BUT DE L'EXERCICE
Pouvez-vous poursuivre le texte ci-dessous consacré au baiser, à partir de sa dernière phrase ?
***** TEXTE FOURNI
À l’occasion de la consigne sanitaire d’«éviter les embrassades», deux enquêtes du printemps 2020 font le point sur la pratique universelle, mais très variable, du baiser: de ses origines anthropologiques dans Télérama à la diversité de ses codes sociaux dans Le Figaro.

Gros plan de deux chatons, joue contre joue, s'enlaçant, l'un donnant un généreux coup de langue à l'autre

Juliette Bénabent et ses interviewés indiquent dans Télérama que l’attouchement volontaire de deux visages, ou de la bouche avec une partie du corps d’autrui, «a longtemps été méprisé par les philosophes, historiens et penseurs en général», parce qu’il était considéré comme une manifestation uniquement corporelle, voire sexuelle. Les Romains distinguaient pourtant sous trois noms différents «le basium, affectueux et familier, l’osculum, civil et respectueux, et le (bien nommé) suauium, charnel et lascif». Et si le baiser amoureux est en effet le seul dont la pratique soit universelle et sans doute immémoriale, Hérodote atteste la coutume de la bise amicale chez les Perses dès le Ve siècle avant notre ère.

Sensorialité

Dans le même article, l’anthropologue David Le Breton insiste sur le fait que «le visage, point le plus élevé de notre corps, au sens physique comme moral, est le lieu même de notre identité humaine. C’est par lui que nous sommes nommé et reconnu». L’essayiste Belinda Cannone ajoute: «le visage est aussi le siège de sens intensément mobilisés lorsqu’on embrasse: la vue, le goût, l’odorat». Seule l’enquêtrice du Figaro, Clémence Pouget, précise qu’«éradiquer radicalement [la bise], ce serait évincer l’un des sens essentiel de notre vie courante : le toucher».
**********
***** MATÉRIEL FOURNI
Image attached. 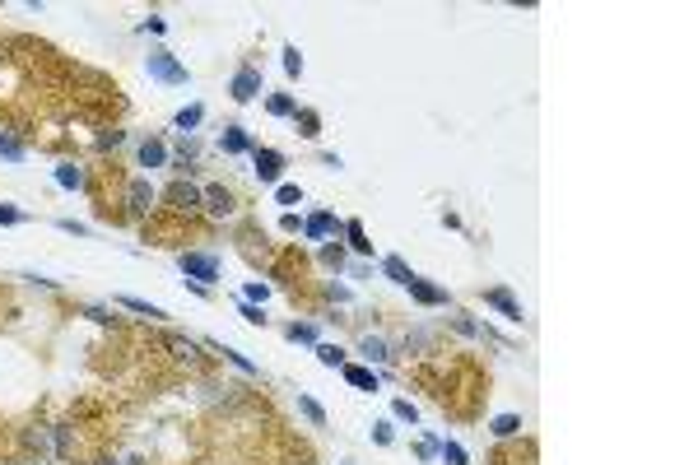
**********
RÉPONSE
Comme elle n’en dit pas davantage, nous nous essayons à détailler rapidement: ce contact furtif nous permet de connaître instantanément la différence de température entre les deux corps, la présence d’un fard plus ou moins gras et, en son absence, la texture lisse ou veloutée de la peau; la forme plane ou saillante des pommettes, la courbe creuse ou rebondie des joues, leur consistance molle, ferme ou ossue; la position des lèvres en pointe ou en ruban; enfin, l’énergie, la douceur ou le désengagement du geste lui-même…
Quant au baiser amoureux, Belinda Cannone souligne qu’il «n’a d’autre raison d’être que le désir: il n’est pas nécessaire au rapport sexuel, à la jouissance, encore moins à la reproduction». Même si «les plasticiens et artistes qui l’ont abondamment représenté ont souvent pris soin de lui ajouter une dimension inégalitaire, […] cette hiérarchie est absente du baiser réel, qui est le geste de l’altérité par excellence! Il n’existe que parce qu’il est adressé à l’autre et échangé avec lui. On peut faire mille choses seul, y compris érotiques, mais pas embrasser».

Codifications sociales

L’enquête du Figaro approfondit la variation des usages de la bise amicale dans l’espace public au gré des régions et des époques. Totalement absente de certains pays (l’Inde ou le Japon par exemple), elle est plus ou moins attestée en Europe, selon les normes morales en vigueur ou les contraintes pragmatiques. Elle est ainsi condamnée pour impudeur par le concile de Carthage en 397, devient signe de reconnaissance entre chevaliers ou entre clercs au Moyen Âge, mais est réprouvée au XIVe siècle pour cause d’épidémie de peste noire. Elle reparaît avec le baiser galant, de la Renaissance au XVIIIe siècle, avant que le puritanisme bourgeois ne la cantonne à l’intimité familiale jusqu’à mai 1968. Elle s’est peu à peu généralisée depuis cinquante ans, y compris entre camarades masculins et entre connaissances de fraîche date.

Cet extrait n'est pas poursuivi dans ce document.